Judge Theodore Essex with the U.S. International Trade Commission in Washington said Nvidia infringed three Rambus patents, while two others are invalid. His finding is subject to review by the six-member commission and, if upheld, could lead to a ban on imports of Nvidia chips and products that use them, including some computers made by Hewlett-Packard Co. Shannon said it won’t reach that point.
“Our customers will never have their businesses interrupted,” Shannon said. “Our position is there will be no exclusion order.”

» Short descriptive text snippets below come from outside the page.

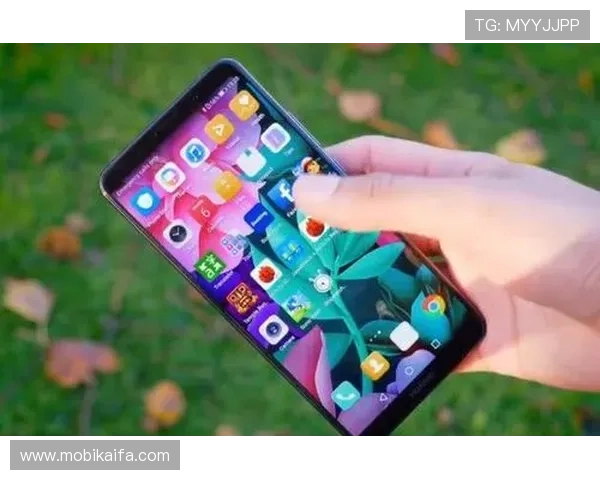 选择凯发手机官网客户端的理由：安全性与用户体验并重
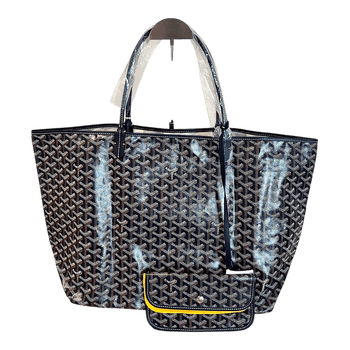 Goyard St. Louis Gm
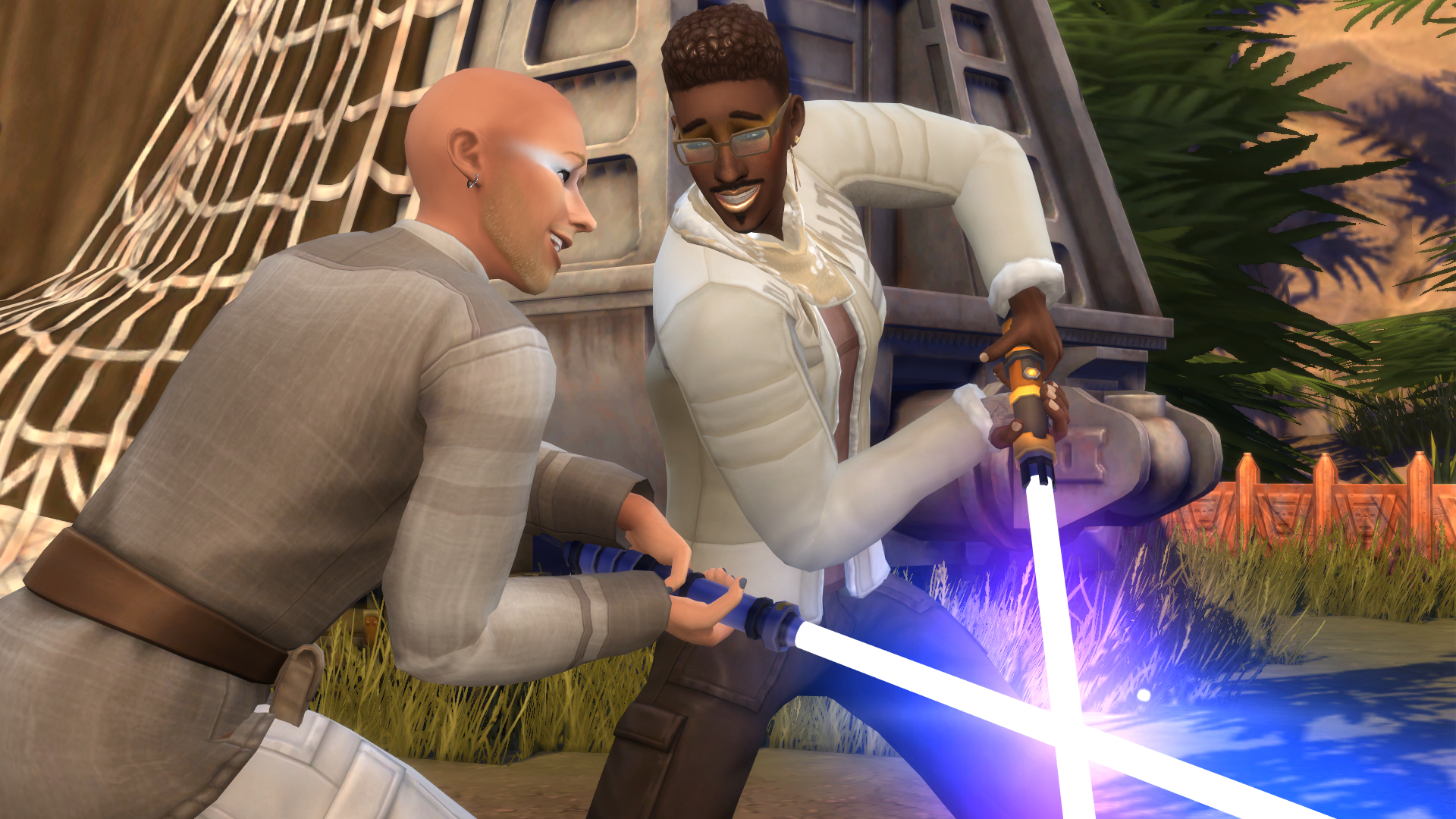 Duelists.png.a4bc84b9c1a27ccc21dd0ae847e59fb4.png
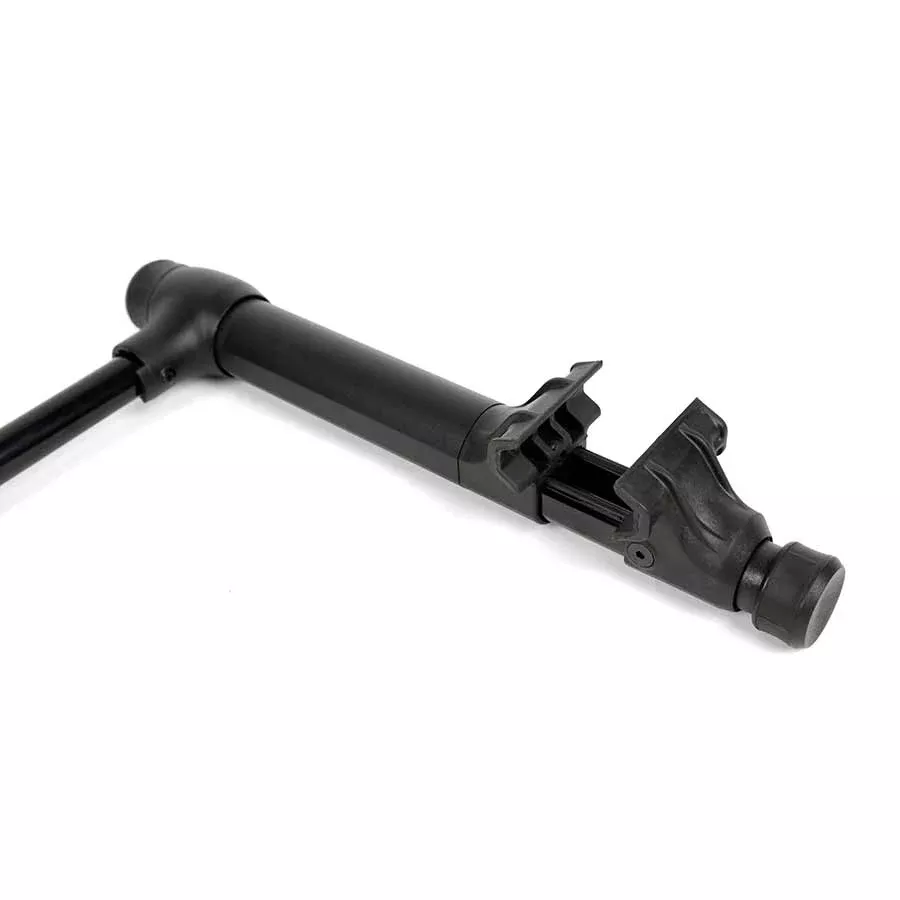 Kuat Trail Doc Kit Stand for NV Base 2.0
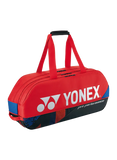 Yonex Pro Tournament Bag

Nvidia has several options to prevent any order banning imports, he said. If the commission sides with Rambus, Nvidia can appeal to a court that specializes in patent law. Nvidia is receiving “no pressure” from customers to settle the case, Shannon said.
Nvidia, based in Santa Clara, California, advanced 44 cents, or 2.7 percent, to $16.65 at 4 p.m. New York time on the Nasdaq Stock Market. Los Altos, California-based Rambus rose 26 cents to $24.20.

Patent Review

In a separate proceeding, the U.S. Patent and Trademark Office is taking a second look at the Rambus patents. The three found to be in violation by Essex were rejected by the agency, Shannon said. Rambus is appealing that decision in a process that will take more than a year, and in the meantime the patents remain valid and enforceable.
“We’re not going to pay on patents that are not valid,” he said.
Shannon said that, should Nvidia lose both before the ITC and the patent office, Rambus would have to accept limits on patent royalties because of an agreement reached last year with the European Commission.
Linda Ashmore, a spokeswoman for Rambus, said the company’s position is the same as that expressed last week, when General Counsel Tom Lavelle said the company is “very interested in having productive constructive settlement discussions with Nvidia whenever they’re ready.”
So Nvidia has been in talks for 8 years and is not looking to settle, and has methods to maintain distribution for their products.